说着脸色变得更加难看,“还有不就是分了个手吗?你都几岁了?能不能不要烧房子出气?”
回想起他打开卧室门看到的惨烈景象,秦骁就气不打一处来。
厨房和客厅的墻上地上全部被烟熏得黑糊糊一片,跟挖煤现场一样,只有卧室房门紧闭幸免于难,真亏慕远还能在裏面安然地住下去。
客厅靠近厨房的边柜上原本立着一个小相框,裏面镶着他们高中时的一张合影,两个大男孩带着傻乎乎的圣诞帽,脸蛋挤在一起,慕远的鼻子上还贴着个白胡子,把胳膊搭在他肩上,笑得放肆又嚣张。

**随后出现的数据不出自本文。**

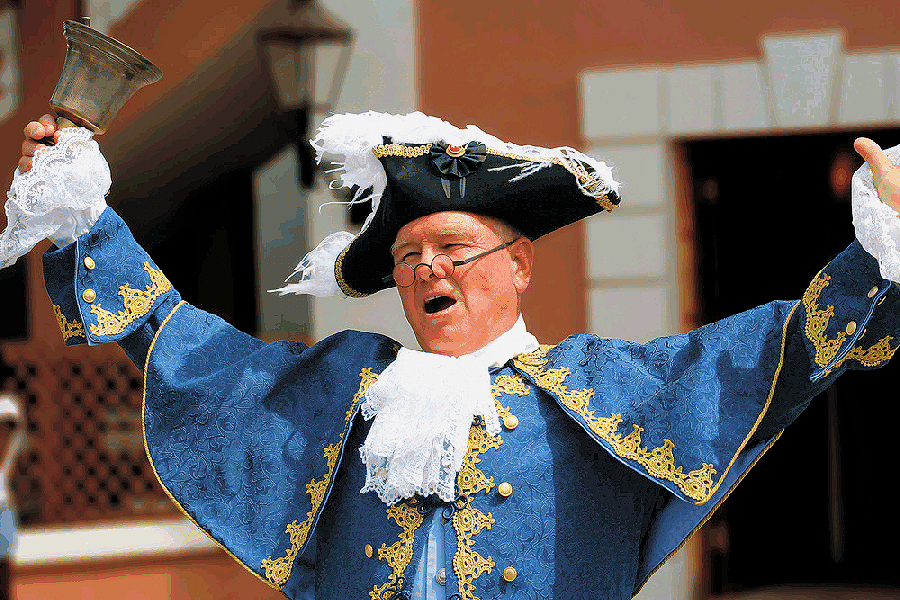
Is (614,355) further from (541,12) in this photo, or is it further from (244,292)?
(244,292)

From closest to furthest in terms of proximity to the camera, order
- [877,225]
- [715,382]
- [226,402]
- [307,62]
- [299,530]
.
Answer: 1. [877,225]
2. [715,382]
3. [299,530]
4. [226,402]
5. [307,62]

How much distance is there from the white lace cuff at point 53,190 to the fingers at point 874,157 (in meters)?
1.59

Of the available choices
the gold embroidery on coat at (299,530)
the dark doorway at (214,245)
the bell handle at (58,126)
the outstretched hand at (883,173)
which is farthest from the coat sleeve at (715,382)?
the dark doorway at (214,245)

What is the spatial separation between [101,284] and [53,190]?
25 cm

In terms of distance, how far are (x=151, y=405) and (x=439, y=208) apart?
0.84 m

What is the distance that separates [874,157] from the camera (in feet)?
7.29

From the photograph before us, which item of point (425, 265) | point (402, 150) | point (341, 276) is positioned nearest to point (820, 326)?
point (425, 265)

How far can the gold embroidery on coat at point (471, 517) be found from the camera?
2451 mm

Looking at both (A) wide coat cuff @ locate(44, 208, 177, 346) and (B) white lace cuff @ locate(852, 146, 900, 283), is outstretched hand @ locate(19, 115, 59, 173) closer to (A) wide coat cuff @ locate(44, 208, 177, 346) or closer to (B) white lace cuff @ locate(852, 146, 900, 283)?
(A) wide coat cuff @ locate(44, 208, 177, 346)

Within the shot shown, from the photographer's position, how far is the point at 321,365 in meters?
2.80

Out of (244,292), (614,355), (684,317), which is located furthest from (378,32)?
(614,355)

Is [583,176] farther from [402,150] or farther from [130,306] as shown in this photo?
[130,306]

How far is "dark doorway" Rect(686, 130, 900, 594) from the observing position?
5.87 meters

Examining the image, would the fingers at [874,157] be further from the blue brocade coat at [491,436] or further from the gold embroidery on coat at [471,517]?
the gold embroidery on coat at [471,517]
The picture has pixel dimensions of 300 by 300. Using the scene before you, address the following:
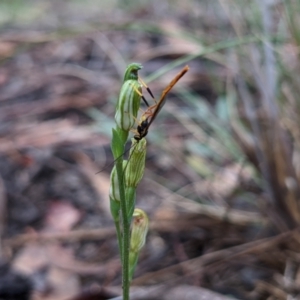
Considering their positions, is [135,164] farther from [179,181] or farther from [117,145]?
[179,181]

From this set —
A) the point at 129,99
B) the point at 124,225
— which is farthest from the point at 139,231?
the point at 129,99

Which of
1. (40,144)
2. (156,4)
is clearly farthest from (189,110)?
(156,4)

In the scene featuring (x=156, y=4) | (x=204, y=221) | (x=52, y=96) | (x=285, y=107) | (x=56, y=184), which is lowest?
(x=204, y=221)

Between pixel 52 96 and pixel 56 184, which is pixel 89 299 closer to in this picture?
pixel 56 184

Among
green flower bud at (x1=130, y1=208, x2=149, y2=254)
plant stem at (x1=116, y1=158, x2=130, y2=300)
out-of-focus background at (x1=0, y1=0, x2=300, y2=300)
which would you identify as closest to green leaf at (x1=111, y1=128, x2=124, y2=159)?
→ plant stem at (x1=116, y1=158, x2=130, y2=300)

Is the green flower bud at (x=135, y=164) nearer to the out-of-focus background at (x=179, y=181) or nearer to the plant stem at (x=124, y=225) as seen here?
the plant stem at (x=124, y=225)

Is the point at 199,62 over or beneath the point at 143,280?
over

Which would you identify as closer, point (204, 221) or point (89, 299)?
point (89, 299)
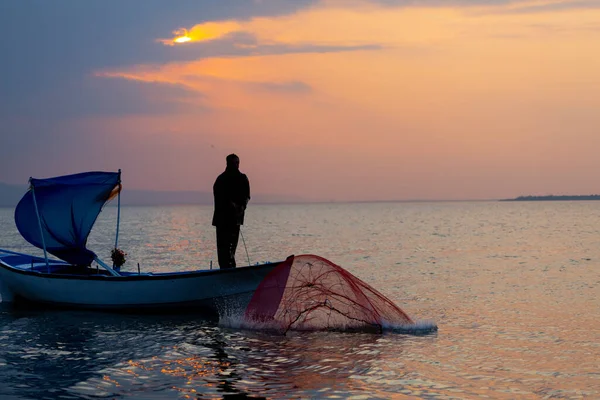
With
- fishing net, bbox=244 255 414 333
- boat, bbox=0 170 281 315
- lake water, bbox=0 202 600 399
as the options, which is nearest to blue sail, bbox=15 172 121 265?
boat, bbox=0 170 281 315

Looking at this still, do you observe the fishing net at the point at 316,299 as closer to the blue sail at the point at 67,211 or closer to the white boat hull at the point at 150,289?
the white boat hull at the point at 150,289

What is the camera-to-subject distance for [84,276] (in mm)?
18703

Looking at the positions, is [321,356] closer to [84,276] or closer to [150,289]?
[150,289]

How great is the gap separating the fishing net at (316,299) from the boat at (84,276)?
949 mm

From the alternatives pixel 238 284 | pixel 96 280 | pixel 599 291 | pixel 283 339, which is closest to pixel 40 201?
pixel 96 280

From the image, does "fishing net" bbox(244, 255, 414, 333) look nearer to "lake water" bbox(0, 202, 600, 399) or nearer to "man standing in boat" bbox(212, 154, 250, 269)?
"lake water" bbox(0, 202, 600, 399)

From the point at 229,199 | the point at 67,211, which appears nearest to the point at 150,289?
the point at 229,199

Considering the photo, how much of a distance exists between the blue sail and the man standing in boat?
4.24 meters

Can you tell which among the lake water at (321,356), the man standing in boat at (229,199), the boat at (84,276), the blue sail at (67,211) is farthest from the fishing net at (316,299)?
the blue sail at (67,211)

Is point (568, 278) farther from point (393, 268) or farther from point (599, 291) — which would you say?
point (393, 268)

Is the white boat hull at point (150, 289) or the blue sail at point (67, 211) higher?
the blue sail at point (67, 211)

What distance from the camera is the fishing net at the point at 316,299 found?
51.4 feet

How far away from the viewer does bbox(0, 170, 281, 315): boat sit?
693 inches

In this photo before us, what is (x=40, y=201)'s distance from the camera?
20.2m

这张照片现在也被烧坏了大半,他的整张脸都被火烧没了,只剩下慕远僵硬地搂着个焦黑的没有头的身子,显得有些诡异和可笑。
想到这裏,秦骁的语气不由自主的又变得冷硬了许多。
慕远被他吼得一楞一楞的,回过神来,满脸都是不爽,“都是你干的,你还栽赃我?”
“好好好,就当是我干的。”秦骁深吸了一口气,压下心头的火气,从外面端进来一碗粥,递给慕远,“吃。”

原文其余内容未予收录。